▶ _WORK INSTRUCTIONS_:
a: List the tags given for the World Fisheries Day post below.
b: In the World Fisheries Day post below, what year was World Fisheries Day established?

World Fisheries Day 2017

Posted: November 21, 2017
Category: Newsletters
Tags: climate change, fish, fisheries, sustainable, water

World Fisheries Day was established in 1997 to highlight the importance of fisheries around the world and draw attention to overfishing, habitat destruction and other serious threats to the sustainability of our aquatic resources.

More than 25% of the world’s dietary protein is provided by fish with over 100 million metric tons of fish consumed annually and the industry employing over 43 million people.  Annual fishery exports are valued at 85 to 90 billion dollars with Canadian fisheries supplying 1 million metric tons of fish valued in excess of 2 billion dollars.

A recent UN study reported that the majority of the world’s fisheries have collapsed, are being overfished or are in a state of decline from pollution and climate change.  Newfoundland’s economy collapsed when the Grand Banks Cod Fishery was closed due to overfishing and poor fishery management in the 1990’s.  It has yet to be re-opened. 

The loss or closure of fisheries can lead to job losses, business closures and food source elimination, impacting coastal communities the world over.  Maintaining these fisheries is of utmost importance, especially with the global population increases.  Many governments are now introducing legislation with the aim of putting protections on native fisheries.


DCF 1.0

Pollution is escalating, threatening water quality and fish habitat.  It is thought that all natural fish stock today contain trace amounts of mercury.  This is not only a problem affecting the ocean fisheries, but fresh water is also being impacted by pollution and climate change.  Changing rainfall patterns are effecting water levels and increasing the impact of any pollutants entering the water shed.  Remember, all water eventually ends up in the ocean, so any water quality degradation will be magnified once it collects in the ocean.  Water evaporates, pollutants accumulate.

To help alleviate these water issues, water quality needs to be monitored.  The Heron Instruments Conductivity Plus is an excellent tool for this purpose.  An increase in conductivity in any fresh water is a sign of some pollutant impacting the water quality.  This is true in both surface water and aquifers.  It can also monitor changes in water levels as any reduction of water magnifies the Impact of any foreign substances which are leaking into the water table.

The loss of viable fish habitats is another troubling issue.  Urban sprawl had led to the loss of wetlands and spawning grounds putting pressure on aquatic populations.  With the increase in the number of aquaculture facilities, the invasion of alien species has become a bigger problem.  Climate change has intensified storms, leading to an increase in flooding events making it possible for non-native species to escape from aquaculture facilities.  These non-native species can overrun native populations, drastically changing or even destroying native fisheries. 

To ensure a sustainable food supply for a large percentage of the world’s population, maintaining our fisheries is imperative.  If we all do our part, disasters like the Grand Banks in Newfoundland can hopefully be prevented in the future.

▶ _RECORD EXCERPTS_:
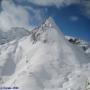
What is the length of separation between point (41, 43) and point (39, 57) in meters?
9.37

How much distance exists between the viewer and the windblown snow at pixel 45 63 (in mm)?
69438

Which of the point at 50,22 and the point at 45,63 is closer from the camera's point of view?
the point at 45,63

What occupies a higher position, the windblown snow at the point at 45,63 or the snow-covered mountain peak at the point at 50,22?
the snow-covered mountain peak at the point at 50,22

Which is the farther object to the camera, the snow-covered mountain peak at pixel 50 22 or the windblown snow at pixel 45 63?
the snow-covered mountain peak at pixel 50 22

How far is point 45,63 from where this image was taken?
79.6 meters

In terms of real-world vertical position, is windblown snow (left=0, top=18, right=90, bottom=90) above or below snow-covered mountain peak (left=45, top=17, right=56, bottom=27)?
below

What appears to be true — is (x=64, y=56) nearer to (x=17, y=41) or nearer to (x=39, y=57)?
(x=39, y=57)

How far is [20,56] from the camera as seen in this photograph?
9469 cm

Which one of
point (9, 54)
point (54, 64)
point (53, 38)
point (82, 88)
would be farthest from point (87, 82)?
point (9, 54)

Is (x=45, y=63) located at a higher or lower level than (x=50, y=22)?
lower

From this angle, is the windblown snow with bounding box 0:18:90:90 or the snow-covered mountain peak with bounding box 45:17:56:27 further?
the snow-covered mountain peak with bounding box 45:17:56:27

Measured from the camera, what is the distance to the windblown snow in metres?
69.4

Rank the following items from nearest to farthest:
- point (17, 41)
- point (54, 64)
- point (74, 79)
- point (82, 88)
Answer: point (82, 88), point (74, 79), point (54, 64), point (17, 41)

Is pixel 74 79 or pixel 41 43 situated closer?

...

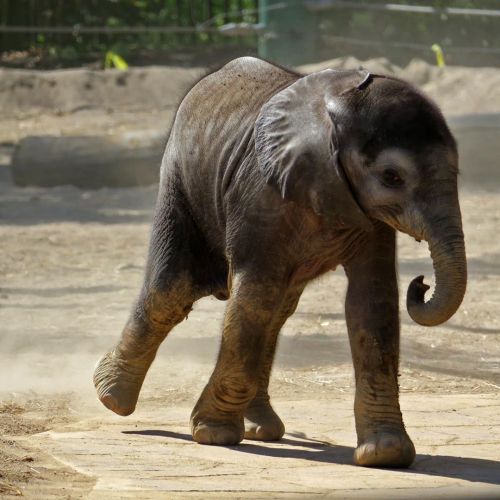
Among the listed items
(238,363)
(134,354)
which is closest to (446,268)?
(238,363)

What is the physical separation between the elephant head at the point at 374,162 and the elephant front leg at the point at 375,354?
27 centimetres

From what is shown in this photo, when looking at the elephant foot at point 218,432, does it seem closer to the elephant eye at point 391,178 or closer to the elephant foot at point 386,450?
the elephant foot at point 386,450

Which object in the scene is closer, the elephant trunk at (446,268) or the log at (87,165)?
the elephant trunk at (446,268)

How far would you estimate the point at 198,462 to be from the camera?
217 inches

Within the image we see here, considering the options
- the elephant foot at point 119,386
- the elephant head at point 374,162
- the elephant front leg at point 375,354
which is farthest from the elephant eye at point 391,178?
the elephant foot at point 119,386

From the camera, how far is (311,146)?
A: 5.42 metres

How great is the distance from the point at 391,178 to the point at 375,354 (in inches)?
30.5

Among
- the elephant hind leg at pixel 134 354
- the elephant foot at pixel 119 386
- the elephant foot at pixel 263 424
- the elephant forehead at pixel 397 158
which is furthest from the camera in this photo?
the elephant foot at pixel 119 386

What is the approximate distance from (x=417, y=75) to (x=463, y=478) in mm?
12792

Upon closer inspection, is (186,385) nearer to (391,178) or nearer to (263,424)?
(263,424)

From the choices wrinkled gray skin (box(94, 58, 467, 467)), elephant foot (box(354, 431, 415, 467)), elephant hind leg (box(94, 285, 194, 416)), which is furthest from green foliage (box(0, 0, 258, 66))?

▶ _EXPECTED RESULTS_:
a: climate change, fish, fisheries, sustainable, water

b: 1997